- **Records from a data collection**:
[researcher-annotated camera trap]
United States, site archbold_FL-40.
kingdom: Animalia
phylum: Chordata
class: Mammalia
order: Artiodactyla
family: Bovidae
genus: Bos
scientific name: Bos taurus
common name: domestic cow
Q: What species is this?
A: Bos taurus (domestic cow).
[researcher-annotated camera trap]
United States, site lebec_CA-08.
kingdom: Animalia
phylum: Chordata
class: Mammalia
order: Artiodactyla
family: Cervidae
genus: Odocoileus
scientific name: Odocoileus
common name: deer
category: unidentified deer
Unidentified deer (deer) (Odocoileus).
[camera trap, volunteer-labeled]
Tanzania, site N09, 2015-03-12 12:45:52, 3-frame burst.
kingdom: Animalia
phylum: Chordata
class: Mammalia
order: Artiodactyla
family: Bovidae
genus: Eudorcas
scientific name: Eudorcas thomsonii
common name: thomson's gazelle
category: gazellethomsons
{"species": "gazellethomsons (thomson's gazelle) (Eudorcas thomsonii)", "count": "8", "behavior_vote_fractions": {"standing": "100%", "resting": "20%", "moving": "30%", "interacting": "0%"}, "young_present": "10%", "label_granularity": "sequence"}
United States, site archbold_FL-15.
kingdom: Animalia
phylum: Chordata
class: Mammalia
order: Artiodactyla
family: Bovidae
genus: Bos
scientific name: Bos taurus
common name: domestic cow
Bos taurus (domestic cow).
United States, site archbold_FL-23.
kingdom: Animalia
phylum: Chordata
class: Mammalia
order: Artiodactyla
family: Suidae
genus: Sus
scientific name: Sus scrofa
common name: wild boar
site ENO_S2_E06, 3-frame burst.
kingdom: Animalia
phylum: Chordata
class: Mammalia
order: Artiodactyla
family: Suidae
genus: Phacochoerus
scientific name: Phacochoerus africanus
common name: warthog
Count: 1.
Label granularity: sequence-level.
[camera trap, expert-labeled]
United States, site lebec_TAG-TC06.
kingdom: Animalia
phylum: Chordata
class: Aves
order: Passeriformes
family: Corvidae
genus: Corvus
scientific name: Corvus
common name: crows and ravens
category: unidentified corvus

- **Task statement**: Each entry is to be written out exactly as it was given.

- **Exercise answer**:
[researcher-annotated camera trap]
United States, site archbold_FL-40.
kingdom: Animalia
phylum: Chordata
class: Mammalia
order: Artiodactyla
family: Bovidae
genus: Bos
scientific name: Bos taurus
common name: domestic cow
Q: What species is this?
A: Bos taurus (domestic cow).
[researcher-annotated camera trap]
United States, site lebec_CA-08.
kingdom: Animalia
phylum: Chordata
class: Mammalia
order: Artiodactyla
family: Cervidae
genus: Odocoileus
scientific name: Odocoileus
common name: deer
category: unidentified deer
Unidentified deer (deer) (Odocoileus).
[camera trap, volunteer-labeled]
Tanzania, site N09, 2015-03-12 12:45:52, 3-frame burst.
kingdom: Animalia
phylum: Chordata
class: Mammalia
order: Artiodactyla
family: Bovidae
genus: Eudorcas
scientific name: Eudorcas thomsonii
common name: thomson's gazelle
category: gazellethomsons
{"species": "gazellethomsons (thomson's gazelle) (Eudorcas thomsonii)", "count": "8", "behavior_vote_fractions": {"standing": "100%", "resting": "20%", "moving": "30%", "interacting": "0%"}, "young_present": "10%", "label_granularity": "sequence"}
United States, site archbold_FL-15.
kingdom: Animalia
phylum: Chordata
class: Mammalia
order: Artiodactyla
family: Bovidae
genus: Bos
scientific name: Bos taurus
common name: domestic cow
Bos taurus (domestic cow).
United States, site archbold_FL-23.
kingdom: Animalia
phylum: Chordata
class: Mammalia
order: Artiodactyla
family: Suidae
genus: Sus
scientific name: Sus scrofa
common name: wild boar
site ENO_S2_E06, 3-frame burst.
kingdom: Animalia
phylum: Chordata
class: Mammalia
order: Artiodactyla
family: Suidae
genus: Phacochoerus
scientific name: Phacochoerus africanus
common name: warthog
Count: 1.
Label granularity: sequence-level.
[camera trap, expert-labeled]
United States, site lebec_TAG-TC06.
kingdom: Animalia
phylum: Chordata
class: Aves
order: Passeriformes
family: Corvidae
genus: Corvus
scientific name: Corvus
common name: crows and ravens
category: unidentified corvus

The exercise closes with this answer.